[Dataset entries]
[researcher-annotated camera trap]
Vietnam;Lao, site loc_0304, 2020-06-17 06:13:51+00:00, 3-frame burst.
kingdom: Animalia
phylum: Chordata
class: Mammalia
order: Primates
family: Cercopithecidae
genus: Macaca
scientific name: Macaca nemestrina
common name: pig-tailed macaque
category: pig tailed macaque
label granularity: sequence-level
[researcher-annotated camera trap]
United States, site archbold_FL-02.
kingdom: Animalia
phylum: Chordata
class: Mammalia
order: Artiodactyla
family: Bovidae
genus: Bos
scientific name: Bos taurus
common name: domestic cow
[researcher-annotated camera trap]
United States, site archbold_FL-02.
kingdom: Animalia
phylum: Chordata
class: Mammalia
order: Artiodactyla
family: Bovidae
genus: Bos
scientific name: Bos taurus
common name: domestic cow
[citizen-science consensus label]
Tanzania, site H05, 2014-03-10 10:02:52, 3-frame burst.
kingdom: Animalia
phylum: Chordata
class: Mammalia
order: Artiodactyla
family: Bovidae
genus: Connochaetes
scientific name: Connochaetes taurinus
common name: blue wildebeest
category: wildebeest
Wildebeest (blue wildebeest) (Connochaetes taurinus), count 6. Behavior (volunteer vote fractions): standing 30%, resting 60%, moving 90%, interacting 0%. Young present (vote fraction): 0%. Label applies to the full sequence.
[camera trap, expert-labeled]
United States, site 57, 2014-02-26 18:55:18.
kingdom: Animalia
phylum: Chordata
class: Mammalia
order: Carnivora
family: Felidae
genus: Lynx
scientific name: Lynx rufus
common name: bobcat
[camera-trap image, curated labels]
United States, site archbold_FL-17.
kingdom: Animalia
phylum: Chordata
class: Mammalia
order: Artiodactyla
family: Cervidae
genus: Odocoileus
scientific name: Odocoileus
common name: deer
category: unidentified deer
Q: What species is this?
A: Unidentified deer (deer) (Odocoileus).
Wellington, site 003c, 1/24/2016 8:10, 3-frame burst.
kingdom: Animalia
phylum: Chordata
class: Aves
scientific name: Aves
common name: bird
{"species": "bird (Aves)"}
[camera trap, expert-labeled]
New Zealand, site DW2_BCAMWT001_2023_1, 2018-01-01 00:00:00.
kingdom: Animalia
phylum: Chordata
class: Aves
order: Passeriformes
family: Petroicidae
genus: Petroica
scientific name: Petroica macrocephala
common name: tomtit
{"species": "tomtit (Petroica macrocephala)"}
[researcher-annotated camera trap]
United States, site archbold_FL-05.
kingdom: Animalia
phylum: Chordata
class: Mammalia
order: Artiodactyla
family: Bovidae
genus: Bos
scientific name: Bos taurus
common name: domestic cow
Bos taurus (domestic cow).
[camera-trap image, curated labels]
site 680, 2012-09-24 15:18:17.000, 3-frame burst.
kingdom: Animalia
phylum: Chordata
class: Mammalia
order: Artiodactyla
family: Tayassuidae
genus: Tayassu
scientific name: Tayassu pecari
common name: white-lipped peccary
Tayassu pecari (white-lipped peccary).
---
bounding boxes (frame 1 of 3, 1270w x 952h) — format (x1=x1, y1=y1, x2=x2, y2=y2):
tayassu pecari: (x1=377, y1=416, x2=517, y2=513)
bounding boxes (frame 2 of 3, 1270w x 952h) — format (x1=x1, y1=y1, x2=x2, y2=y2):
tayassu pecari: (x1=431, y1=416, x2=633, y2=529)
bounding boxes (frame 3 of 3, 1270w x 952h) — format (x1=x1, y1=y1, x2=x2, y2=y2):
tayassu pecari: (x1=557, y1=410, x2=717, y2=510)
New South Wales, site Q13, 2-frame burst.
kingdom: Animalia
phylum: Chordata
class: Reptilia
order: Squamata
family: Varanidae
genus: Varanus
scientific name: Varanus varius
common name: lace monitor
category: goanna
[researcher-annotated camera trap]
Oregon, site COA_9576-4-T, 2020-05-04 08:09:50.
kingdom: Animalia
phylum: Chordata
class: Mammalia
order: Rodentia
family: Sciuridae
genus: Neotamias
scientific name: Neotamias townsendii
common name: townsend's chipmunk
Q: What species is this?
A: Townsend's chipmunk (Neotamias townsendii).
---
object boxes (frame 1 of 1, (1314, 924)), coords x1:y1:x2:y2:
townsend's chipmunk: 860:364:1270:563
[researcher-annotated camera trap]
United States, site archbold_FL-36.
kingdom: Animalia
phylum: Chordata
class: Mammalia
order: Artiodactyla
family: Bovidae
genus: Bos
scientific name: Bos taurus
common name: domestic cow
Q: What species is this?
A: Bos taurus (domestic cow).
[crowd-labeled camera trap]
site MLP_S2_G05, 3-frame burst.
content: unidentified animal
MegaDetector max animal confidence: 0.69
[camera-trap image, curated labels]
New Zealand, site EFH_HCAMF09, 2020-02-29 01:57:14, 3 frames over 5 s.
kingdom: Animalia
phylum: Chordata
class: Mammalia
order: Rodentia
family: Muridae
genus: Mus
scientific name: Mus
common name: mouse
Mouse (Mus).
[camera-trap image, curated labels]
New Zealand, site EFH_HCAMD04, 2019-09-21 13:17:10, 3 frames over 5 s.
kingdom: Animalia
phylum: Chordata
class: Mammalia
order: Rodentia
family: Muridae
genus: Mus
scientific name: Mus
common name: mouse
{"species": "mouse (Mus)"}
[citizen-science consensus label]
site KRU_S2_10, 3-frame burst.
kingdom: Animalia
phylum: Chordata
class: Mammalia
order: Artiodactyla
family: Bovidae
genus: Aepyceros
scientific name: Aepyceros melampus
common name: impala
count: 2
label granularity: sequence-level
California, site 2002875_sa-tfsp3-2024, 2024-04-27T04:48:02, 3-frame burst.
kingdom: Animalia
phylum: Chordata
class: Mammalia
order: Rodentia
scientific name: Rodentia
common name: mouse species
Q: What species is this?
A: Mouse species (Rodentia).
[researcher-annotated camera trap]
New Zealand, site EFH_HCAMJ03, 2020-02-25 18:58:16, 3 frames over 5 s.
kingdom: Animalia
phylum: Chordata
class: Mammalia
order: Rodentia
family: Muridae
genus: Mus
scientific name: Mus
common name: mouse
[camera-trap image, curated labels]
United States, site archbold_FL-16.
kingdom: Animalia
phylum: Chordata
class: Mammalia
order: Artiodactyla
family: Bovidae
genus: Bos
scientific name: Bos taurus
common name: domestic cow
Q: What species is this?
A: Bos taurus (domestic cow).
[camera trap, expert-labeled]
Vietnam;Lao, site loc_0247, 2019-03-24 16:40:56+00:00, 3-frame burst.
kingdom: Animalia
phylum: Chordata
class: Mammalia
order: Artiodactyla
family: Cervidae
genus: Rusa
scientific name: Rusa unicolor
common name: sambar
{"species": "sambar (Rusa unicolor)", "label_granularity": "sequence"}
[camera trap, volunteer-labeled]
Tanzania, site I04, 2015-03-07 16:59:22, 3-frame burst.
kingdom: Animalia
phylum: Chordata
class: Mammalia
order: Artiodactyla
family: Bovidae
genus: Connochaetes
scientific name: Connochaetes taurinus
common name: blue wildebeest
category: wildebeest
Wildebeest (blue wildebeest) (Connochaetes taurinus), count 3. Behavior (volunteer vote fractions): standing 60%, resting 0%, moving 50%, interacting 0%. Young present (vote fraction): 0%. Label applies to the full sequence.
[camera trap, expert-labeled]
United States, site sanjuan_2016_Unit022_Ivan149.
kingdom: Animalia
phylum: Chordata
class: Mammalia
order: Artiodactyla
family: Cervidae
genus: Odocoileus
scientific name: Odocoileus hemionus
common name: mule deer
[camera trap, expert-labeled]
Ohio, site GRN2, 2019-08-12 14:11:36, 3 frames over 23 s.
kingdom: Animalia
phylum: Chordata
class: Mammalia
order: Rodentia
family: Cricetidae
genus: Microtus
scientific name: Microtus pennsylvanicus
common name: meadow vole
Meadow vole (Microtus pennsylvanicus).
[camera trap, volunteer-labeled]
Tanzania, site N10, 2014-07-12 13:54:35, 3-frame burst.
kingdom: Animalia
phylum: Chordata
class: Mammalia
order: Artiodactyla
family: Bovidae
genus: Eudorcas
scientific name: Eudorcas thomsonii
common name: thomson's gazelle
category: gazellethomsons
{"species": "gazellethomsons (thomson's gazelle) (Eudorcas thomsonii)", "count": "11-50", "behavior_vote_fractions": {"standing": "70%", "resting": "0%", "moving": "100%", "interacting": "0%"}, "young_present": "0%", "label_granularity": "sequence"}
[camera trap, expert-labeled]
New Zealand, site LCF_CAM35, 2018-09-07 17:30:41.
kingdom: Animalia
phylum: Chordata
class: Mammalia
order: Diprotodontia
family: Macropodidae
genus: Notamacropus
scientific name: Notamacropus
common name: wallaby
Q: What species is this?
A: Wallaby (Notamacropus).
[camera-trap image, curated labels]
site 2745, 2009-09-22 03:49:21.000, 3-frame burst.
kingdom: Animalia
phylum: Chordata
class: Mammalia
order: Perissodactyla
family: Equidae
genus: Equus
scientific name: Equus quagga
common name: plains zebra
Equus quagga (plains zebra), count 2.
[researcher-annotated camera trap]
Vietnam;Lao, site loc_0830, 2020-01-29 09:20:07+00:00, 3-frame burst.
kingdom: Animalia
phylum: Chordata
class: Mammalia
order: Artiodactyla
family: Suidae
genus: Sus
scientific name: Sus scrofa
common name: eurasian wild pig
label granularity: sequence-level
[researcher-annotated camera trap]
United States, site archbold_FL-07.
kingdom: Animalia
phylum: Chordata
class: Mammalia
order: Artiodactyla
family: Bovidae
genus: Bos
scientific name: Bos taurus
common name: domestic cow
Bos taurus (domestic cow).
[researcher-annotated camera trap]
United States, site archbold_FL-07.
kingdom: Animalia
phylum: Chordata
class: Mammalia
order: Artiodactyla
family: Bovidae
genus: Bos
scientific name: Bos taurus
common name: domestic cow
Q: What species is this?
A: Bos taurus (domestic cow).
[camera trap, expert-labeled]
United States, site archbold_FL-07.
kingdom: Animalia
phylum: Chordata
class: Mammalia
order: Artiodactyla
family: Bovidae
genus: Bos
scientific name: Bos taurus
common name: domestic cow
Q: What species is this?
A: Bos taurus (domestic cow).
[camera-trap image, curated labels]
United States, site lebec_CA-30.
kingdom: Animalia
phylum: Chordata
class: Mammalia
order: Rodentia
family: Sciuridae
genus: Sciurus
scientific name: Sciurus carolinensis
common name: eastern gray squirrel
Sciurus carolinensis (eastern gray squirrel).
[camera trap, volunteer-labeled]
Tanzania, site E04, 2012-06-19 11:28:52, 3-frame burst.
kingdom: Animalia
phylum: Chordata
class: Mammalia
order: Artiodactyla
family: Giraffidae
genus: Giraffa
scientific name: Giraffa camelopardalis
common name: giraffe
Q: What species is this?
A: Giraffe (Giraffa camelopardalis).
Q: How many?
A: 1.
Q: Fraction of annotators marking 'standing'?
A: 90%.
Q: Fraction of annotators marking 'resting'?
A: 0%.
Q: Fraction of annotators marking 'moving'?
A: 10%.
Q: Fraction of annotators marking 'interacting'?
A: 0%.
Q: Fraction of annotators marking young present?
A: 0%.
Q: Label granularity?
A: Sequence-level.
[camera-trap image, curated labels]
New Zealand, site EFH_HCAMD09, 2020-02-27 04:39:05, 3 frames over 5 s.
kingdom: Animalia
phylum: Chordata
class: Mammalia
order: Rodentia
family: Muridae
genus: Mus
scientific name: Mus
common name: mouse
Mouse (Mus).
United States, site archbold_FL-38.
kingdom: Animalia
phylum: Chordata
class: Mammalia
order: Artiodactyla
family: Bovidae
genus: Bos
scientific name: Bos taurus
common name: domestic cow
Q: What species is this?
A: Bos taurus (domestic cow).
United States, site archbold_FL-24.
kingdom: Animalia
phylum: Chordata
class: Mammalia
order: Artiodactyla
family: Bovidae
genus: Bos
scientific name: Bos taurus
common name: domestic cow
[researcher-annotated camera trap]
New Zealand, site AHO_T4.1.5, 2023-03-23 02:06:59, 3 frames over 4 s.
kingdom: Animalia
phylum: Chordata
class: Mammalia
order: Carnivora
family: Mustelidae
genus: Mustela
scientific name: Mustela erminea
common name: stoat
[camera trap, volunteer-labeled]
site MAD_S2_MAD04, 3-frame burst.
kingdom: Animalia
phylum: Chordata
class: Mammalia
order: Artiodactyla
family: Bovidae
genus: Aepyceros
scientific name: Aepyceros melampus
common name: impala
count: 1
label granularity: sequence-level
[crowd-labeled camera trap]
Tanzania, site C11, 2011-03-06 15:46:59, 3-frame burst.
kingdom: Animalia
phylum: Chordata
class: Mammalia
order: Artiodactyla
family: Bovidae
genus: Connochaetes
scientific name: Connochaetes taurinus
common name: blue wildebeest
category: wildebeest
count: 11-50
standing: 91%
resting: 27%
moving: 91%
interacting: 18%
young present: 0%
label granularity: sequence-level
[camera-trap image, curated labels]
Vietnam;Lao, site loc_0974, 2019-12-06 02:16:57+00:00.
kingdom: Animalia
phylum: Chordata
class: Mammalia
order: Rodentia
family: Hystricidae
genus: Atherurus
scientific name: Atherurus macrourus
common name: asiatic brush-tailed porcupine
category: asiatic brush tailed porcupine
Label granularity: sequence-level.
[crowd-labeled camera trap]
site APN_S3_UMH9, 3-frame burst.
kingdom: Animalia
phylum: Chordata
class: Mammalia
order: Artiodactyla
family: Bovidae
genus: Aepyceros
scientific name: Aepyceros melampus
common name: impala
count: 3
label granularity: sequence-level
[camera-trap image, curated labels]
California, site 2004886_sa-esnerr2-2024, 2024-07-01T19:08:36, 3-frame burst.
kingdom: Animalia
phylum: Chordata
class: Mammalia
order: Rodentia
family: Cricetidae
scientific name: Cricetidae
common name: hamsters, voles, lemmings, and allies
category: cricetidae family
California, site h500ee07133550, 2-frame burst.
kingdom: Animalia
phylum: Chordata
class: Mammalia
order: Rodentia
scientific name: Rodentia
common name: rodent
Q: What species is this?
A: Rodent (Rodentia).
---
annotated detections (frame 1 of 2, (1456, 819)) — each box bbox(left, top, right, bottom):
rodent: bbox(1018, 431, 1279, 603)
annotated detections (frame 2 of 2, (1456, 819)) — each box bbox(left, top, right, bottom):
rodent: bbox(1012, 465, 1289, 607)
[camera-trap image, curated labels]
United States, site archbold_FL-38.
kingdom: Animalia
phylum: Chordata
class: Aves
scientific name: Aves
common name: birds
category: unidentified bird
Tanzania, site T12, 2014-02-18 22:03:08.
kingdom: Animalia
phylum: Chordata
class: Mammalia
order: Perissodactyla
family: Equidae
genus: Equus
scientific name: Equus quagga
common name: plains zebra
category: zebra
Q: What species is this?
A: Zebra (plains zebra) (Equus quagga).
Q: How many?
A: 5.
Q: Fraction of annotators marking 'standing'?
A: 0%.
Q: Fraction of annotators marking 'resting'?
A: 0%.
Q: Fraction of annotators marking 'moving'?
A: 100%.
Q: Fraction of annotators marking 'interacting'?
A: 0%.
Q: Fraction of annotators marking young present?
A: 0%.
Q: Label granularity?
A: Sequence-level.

**Task**
Can you write out the lines above, from the first one through the one containing "common name: pig-tailed macaque", exactly as they appear and nothing more?

**Response box**
[researcher-annotated camera trap]
Vietnam;Lao, site loc_0304, 2020-06-17 06:13:51+00:00, 3-frame burst.
kingdom: Animalia
phylum: Chordata
class: Mammalia
order: Primates
family: Cercopithecidae
genus: Macaca
scientific name: Macaca nemestrina
common name: pig-tailed macaque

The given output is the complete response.